2.1 Single logic full adders

The early age of CMOS VLSI design highly relied on Complementary Pass Logic (CPL) where n-channel CMOS (NMOS) transistors were utilized for logic interpretation [24]. This logic technique is proficient in terms of logic swing. However, due to the utilization of only NMOS transistors, the design technique can only provide strong logic 0. In the case of providing logic 1, the output voltage becomes Vdd—Vt (here, Vdd = supply voltage, Vt = threshold voltage of NMOS). Therefore, CPL is unable to provide strong logic 1. FA employing CPL utilizes 32 NMOS for logic interpretation [25]. In addition to providing weak logic 1, high transistor count (TC) of CPL FA causes high power dissipation which is responsible for creating hot spots in IC [26]. Another FA employing CPL logic presented in [27] requires only 12 transistors (addressed as 12-T FA in this article). Although low TC reduces power dissipation and area requirements in IC, voltage degradation remains the key concern. Due to voltage degradation, CPL has been supplemented by Complementary CMOS (CCMOS) logic which is widely used in modern ICs [28]. In addition to providing strong logic 0 and 1, the CCMOS logic family is highly robust against voltage scaling [29]. Moreover, due to having ample drive power, CCMOS logic is highly suitable for high-fan out conditions [28]. FA employing CCMOS logic presented in [30] requires 28 transistors (14 NMOS and 14 PMOS).
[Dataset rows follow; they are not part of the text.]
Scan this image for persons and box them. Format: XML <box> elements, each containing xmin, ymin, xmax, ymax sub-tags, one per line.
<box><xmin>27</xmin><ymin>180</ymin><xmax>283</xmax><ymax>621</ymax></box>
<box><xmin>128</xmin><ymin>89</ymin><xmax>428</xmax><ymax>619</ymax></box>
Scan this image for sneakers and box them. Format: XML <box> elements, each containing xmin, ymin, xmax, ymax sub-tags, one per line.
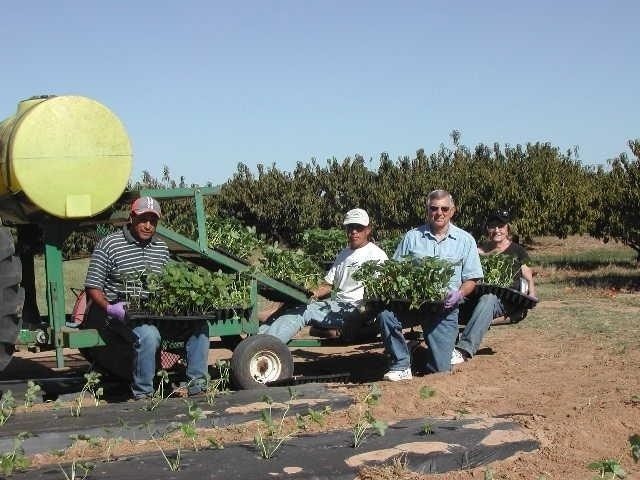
<box><xmin>382</xmin><ymin>367</ymin><xmax>412</xmax><ymax>381</ymax></box>
<box><xmin>448</xmin><ymin>347</ymin><xmax>469</xmax><ymax>365</ymax></box>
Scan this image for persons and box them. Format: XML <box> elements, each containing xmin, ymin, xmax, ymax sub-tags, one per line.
<box><xmin>376</xmin><ymin>190</ymin><xmax>483</xmax><ymax>382</ymax></box>
<box><xmin>85</xmin><ymin>196</ymin><xmax>210</xmax><ymax>401</ymax></box>
<box><xmin>450</xmin><ymin>207</ymin><xmax>535</xmax><ymax>365</ymax></box>
<box><xmin>256</xmin><ymin>209</ymin><xmax>389</xmax><ymax>344</ymax></box>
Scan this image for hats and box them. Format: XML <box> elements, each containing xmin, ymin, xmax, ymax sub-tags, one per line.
<box><xmin>131</xmin><ymin>196</ymin><xmax>162</xmax><ymax>219</ymax></box>
<box><xmin>342</xmin><ymin>207</ymin><xmax>370</xmax><ymax>227</ymax></box>
<box><xmin>486</xmin><ymin>208</ymin><xmax>512</xmax><ymax>224</ymax></box>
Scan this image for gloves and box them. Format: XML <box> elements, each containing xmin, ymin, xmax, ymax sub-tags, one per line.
<box><xmin>444</xmin><ymin>290</ymin><xmax>463</xmax><ymax>309</ymax></box>
<box><xmin>106</xmin><ymin>301</ymin><xmax>131</xmax><ymax>322</ymax></box>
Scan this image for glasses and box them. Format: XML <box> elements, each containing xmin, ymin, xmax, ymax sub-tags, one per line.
<box><xmin>429</xmin><ymin>205</ymin><xmax>454</xmax><ymax>212</ymax></box>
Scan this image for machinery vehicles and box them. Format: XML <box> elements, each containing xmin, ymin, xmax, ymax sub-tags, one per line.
<box><xmin>0</xmin><ymin>95</ymin><xmax>387</xmax><ymax>389</ymax></box>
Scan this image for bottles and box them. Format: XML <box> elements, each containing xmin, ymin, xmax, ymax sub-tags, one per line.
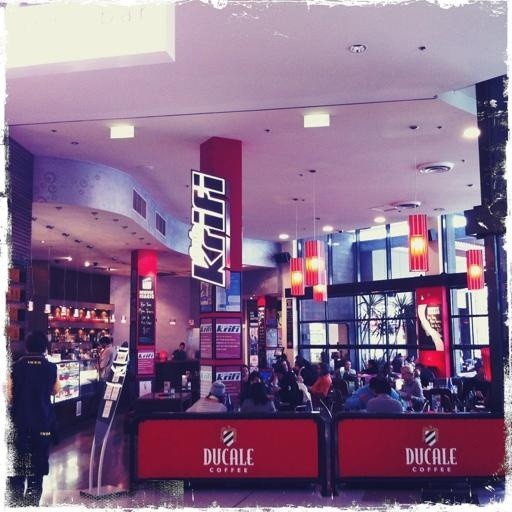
<box><xmin>223</xmin><ymin>393</ymin><xmax>232</xmax><ymax>412</ymax></box>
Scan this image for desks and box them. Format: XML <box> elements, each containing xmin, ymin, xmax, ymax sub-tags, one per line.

FAs in [25, 27, 30] fall under the realm of single logic devices.

2.2 Hybrid logic full adders

Hybrid logic-based FA circuits have become popular because they leverage the benefits of various logic designs within the same circuit [31]. Transmission gate (TG) based logic implementation solves the issue of voltage degradation of CPL logic by adding swing restoring PMOS transistors [32]. Transmission Gate FA (TGA) in [33] and Transmission Function FA (TFA) in [34] employ TGs for FA logic interpretation. Although the issue of voltage degradation is solved, poor drive power is the major issue associated with these FA designs [33, 34].
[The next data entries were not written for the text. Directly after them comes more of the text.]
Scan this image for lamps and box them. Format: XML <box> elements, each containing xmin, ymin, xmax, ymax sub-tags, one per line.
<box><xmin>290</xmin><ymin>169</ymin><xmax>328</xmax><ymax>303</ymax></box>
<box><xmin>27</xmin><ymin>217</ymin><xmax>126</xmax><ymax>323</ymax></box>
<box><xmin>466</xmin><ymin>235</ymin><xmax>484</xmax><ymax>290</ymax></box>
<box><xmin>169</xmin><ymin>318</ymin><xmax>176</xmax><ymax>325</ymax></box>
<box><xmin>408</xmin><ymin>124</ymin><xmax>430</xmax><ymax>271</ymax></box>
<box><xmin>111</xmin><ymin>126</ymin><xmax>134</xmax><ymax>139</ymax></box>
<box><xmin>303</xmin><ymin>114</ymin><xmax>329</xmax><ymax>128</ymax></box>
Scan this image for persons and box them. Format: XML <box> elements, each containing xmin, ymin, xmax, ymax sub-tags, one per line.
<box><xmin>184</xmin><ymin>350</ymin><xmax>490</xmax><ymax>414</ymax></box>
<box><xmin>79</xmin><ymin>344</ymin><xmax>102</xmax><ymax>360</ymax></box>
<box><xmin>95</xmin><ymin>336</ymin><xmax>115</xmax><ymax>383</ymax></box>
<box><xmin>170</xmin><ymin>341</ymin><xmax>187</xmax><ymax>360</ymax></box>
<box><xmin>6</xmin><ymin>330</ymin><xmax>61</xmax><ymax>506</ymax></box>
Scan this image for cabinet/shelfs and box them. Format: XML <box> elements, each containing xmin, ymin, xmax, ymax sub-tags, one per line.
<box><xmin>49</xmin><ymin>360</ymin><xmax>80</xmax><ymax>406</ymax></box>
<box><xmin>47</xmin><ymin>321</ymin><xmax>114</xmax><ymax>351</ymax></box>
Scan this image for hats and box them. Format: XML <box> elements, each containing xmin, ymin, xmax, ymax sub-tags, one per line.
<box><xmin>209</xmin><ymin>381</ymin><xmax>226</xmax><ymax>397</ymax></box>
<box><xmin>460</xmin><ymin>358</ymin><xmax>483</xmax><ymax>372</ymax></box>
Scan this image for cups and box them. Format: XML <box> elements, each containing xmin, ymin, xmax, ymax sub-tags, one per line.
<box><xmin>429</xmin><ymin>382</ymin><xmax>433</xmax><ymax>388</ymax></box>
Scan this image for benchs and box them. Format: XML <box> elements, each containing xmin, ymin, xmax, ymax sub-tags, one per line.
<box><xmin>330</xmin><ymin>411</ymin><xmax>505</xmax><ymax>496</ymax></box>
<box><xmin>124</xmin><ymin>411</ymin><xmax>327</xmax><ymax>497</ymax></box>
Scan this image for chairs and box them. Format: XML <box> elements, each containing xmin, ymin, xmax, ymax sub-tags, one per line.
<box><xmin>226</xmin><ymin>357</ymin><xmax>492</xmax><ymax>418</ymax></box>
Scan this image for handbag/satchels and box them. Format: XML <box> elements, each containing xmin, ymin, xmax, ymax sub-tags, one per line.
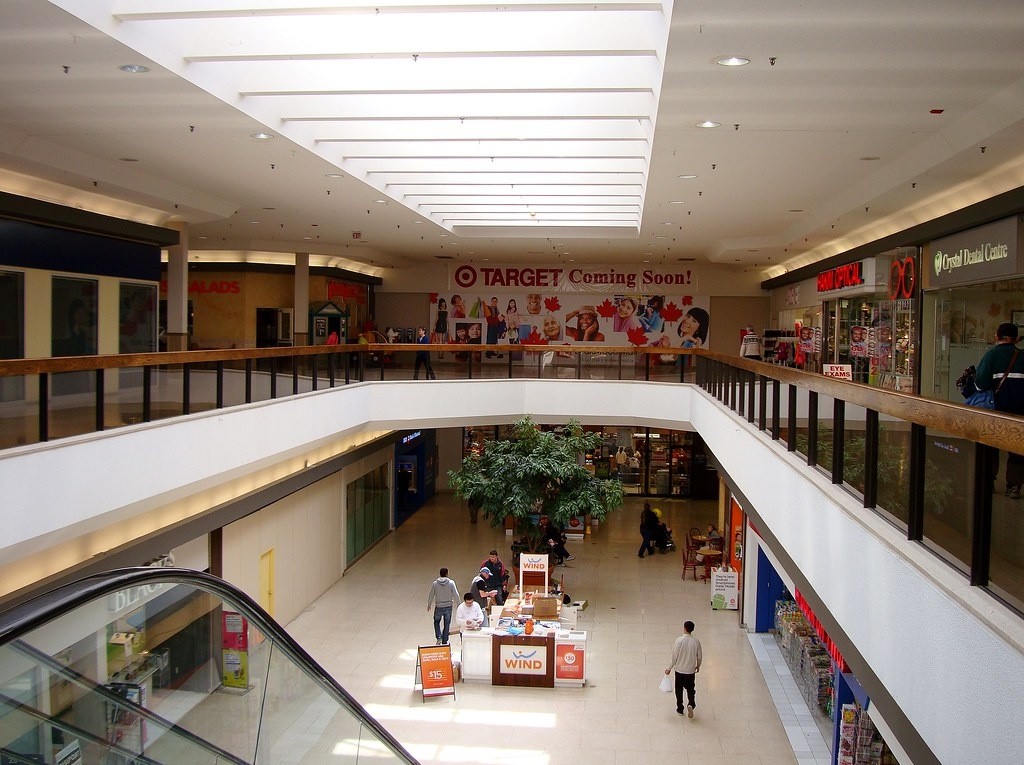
<box><xmin>659</xmin><ymin>675</ymin><xmax>673</xmax><ymax>693</ymax></box>
<box><xmin>964</xmin><ymin>390</ymin><xmax>997</xmax><ymax>409</ymax></box>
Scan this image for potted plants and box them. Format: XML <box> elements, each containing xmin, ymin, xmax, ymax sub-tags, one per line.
<box><xmin>447</xmin><ymin>412</ymin><xmax>628</xmax><ymax>586</ymax></box>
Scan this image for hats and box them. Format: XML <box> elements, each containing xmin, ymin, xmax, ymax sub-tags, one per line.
<box><xmin>480</xmin><ymin>567</ymin><xmax>493</xmax><ymax>576</ymax></box>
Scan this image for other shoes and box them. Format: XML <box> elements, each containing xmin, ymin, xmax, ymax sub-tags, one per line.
<box><xmin>638</xmin><ymin>554</ymin><xmax>644</xmax><ymax>558</ymax></box>
<box><xmin>648</xmin><ymin>550</ymin><xmax>654</xmax><ymax>554</ymax></box>
<box><xmin>471</xmin><ymin>520</ymin><xmax>477</xmax><ymax>524</ymax></box>
<box><xmin>676</xmin><ymin>709</ymin><xmax>683</xmax><ymax>716</ymax></box>
<box><xmin>557</xmin><ymin>563</ymin><xmax>566</xmax><ymax>566</ymax></box>
<box><xmin>688</xmin><ymin>705</ymin><xmax>693</xmax><ymax>718</ymax></box>
<box><xmin>566</xmin><ymin>556</ymin><xmax>574</xmax><ymax>560</ymax></box>
<box><xmin>436</xmin><ymin>639</ymin><xmax>442</xmax><ymax>645</ymax></box>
FAs employing 10 transistors (10-T) [35], 16 transistors (16-T) [36], 14 transistors (14-T and New 14-T) [37], 18 transistors (18-T) [38], and 26 transistors in [39] utilize hybrid logic style designs, unlike TGA and TFA FAs. 24-T FA employs a 3-input XOR gate to compute Sum. Carry-out bit calculation is the same as CCMOS based FA in [30]. In 14-T FA [36], a hybrid XOR gate works as the soul of the design since the output from the XOR gate is used for computing both sum and carry-out signals.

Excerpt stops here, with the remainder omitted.